We found that statin treatment for 3 months reduced sE-selectin and sICAM-1 levels in patients with ACS. Furthermore, we found a significant decrease in CRP levels, an inflammation marker. The brachial artery ultrasound scan revealed that the vasodilatory response improved with statin treatment. Examination of the association between plasma sE-selectin and sICAM-1 levels and the vasodilator response revealed a negative correlation between sE-selectin and %FMD, but no significant relationship between sICAM-1 and %FMD. sE-selectin is found primarily in the endothelium, whereas sICAM-1 is located in multiple cell types including leukocytes, fibroblasts and the intimal smooth muscle cells found in atherosclerotic lesions [28]. Thus, a negative correlation between endothelial sE-selectin and the vasodilator response seems reasonable. However, it is possible that we failed to find evidence supporting sICAM-1as a plasma marker of endothelial dysfunction because our sample size was small, our follow-up period was relatively short and we used a low dose of atorvastatin. Moreover, we measured the plasma adhesion molecules as soluble antigens and the origin of the soluble forms is not clear. Increased production of soluble forms could be attributed to increased transcription or enhanced proteolytic cleavage from the cell surface. Due to changes in the endothelium and the E-selectin and ICAM-1 expression in the cells connected to the membrane surface in the bloodstream and the effect of statins on these proteins on the cell surface is limited.
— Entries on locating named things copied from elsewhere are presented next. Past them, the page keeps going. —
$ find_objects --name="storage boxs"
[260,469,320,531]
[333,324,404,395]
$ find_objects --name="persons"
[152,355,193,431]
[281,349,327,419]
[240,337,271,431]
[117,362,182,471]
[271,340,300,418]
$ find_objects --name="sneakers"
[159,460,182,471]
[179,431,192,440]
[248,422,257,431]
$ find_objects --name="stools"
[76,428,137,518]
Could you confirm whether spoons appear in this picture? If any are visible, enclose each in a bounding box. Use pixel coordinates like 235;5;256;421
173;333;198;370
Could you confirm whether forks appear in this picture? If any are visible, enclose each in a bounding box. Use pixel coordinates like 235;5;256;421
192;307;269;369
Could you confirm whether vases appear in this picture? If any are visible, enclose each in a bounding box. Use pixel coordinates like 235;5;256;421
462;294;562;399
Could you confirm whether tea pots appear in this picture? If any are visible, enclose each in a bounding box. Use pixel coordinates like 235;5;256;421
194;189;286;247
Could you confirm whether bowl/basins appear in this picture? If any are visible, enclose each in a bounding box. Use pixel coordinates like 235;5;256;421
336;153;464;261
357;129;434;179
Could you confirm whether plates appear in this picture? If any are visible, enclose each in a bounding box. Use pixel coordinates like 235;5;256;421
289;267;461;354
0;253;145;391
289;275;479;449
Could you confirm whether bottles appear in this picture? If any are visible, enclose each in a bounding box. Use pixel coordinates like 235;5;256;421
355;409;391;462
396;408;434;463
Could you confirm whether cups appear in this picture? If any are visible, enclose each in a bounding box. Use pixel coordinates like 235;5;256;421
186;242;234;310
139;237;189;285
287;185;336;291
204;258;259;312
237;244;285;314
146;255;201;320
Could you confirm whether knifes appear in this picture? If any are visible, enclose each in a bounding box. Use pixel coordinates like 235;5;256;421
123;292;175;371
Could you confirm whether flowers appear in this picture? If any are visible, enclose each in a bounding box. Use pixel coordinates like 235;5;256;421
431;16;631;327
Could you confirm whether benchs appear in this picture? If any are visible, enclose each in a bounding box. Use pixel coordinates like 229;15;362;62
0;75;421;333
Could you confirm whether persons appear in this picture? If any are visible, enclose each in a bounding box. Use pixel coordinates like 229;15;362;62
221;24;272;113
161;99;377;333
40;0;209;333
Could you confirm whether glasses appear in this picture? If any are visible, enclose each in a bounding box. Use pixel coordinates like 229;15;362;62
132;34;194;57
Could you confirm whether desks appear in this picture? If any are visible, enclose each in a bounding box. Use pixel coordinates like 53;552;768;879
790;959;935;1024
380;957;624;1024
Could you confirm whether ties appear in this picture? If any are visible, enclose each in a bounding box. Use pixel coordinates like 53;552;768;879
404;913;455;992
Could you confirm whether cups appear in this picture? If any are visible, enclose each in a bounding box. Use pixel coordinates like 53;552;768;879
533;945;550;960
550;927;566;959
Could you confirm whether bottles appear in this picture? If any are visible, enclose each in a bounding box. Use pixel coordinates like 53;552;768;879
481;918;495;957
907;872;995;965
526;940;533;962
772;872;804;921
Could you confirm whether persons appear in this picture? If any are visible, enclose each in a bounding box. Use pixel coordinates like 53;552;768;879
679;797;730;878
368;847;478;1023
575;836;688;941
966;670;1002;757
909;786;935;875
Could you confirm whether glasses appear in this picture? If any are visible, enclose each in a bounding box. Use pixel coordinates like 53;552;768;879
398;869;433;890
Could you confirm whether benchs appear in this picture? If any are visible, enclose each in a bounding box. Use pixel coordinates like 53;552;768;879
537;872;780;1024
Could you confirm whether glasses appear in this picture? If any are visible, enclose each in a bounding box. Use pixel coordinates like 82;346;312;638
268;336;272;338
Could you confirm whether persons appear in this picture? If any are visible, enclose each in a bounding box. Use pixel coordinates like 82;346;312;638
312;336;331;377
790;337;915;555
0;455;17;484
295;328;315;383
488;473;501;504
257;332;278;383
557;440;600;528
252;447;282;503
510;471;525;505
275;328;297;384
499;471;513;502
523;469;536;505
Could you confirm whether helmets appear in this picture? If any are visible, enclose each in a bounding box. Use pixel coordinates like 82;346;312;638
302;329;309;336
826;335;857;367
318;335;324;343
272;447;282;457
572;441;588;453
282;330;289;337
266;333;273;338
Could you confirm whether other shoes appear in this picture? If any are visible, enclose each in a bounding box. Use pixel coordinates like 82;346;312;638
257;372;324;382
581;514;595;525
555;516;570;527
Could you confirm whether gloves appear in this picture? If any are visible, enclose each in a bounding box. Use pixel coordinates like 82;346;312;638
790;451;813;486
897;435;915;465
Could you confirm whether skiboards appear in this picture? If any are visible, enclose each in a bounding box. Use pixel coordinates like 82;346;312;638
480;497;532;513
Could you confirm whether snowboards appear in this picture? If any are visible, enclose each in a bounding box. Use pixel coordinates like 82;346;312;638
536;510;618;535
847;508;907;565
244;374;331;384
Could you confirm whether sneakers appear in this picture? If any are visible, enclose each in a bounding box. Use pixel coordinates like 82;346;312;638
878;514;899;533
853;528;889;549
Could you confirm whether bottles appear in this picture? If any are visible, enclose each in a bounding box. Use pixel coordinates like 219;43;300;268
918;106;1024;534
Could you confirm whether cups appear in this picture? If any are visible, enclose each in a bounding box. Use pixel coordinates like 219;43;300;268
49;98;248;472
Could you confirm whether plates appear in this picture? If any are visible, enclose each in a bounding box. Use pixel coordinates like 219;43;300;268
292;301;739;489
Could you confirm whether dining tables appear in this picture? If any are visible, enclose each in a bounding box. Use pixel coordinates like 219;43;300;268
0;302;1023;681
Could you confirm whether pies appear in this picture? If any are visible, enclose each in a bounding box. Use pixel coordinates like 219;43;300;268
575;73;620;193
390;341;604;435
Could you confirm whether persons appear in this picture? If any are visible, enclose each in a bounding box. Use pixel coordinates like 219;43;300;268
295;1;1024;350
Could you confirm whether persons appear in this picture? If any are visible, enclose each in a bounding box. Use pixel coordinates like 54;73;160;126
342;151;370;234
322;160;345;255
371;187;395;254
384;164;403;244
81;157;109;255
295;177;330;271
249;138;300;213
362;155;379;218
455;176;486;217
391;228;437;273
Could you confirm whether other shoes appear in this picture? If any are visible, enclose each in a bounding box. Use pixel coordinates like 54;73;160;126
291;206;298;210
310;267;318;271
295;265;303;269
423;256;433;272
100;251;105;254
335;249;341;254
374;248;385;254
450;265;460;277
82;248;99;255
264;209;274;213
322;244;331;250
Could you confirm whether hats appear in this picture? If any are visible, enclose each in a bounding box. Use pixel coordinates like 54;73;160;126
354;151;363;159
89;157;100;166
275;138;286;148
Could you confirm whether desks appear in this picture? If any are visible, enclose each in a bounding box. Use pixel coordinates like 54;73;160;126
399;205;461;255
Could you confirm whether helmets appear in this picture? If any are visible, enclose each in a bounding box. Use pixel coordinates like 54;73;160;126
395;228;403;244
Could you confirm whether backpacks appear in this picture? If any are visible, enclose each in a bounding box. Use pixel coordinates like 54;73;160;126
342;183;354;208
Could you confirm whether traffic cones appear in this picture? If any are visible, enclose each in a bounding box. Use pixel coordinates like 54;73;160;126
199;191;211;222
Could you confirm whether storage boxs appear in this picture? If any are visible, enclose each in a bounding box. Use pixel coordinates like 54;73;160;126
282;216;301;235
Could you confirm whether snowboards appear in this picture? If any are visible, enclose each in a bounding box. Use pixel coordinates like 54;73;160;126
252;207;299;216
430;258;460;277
We found that atorvastatin therapy improved endothelium-dependent vasodilatation measured by %FMD. Our results are consistent with a previous report that pravastatin treatment for 6 months improved endothelium-dependent coronary vasodilatation in patients with hypercholesterolemia [29]. A previous study in patients with AS found that treatment with lovastatin for 6 months significantly improved endothelium-mediated responses in the coronary artery [30]. A number of mechanisms have been proposed to mediate this effect. We found that statins play a central role in reducing circulating levels of the adhesion molecules ICAM-1 and E-selectin. Our findings suggest that statins reduce platelet and leukocyte adhesion and improve endothelial function. However, a study in patients with coronary artery disease and mildly elevated cholesterol levels found no difference between placebo and simvastatin in endothelium-dependent vasodilatation following treatment for 6 months [31]. The discrepancy between our results and those of the previous study may be explained by the fact that their baseline levels of total and LDL-cholesterol were lower than ours, the baseline AS was less severe and baseline endothelial dysfunction was relatively mild compared with that in studies showing improved endothelial function.

The present study had several limitations including a short follow-up period, a relatively small sample size, and the open label, non-randomized design. Moreover, our patients were allowed to use cardioprotective drugs such as angiotensin converting enzyme inhibitors, angiotensin receptor blockers, acetyl salicylic acid and beta-blockers; this may have had additional positive effects on endothelial function.

Conclusion

Our findings support the pleiotropic effects of the lipid-lowering statin, atorvastatin. Our results suggest that statins play an important role in the treatment of endothelial dysfunction and in decreasing the adhesion of inflammatory cells to the endothelium in patients with ACS.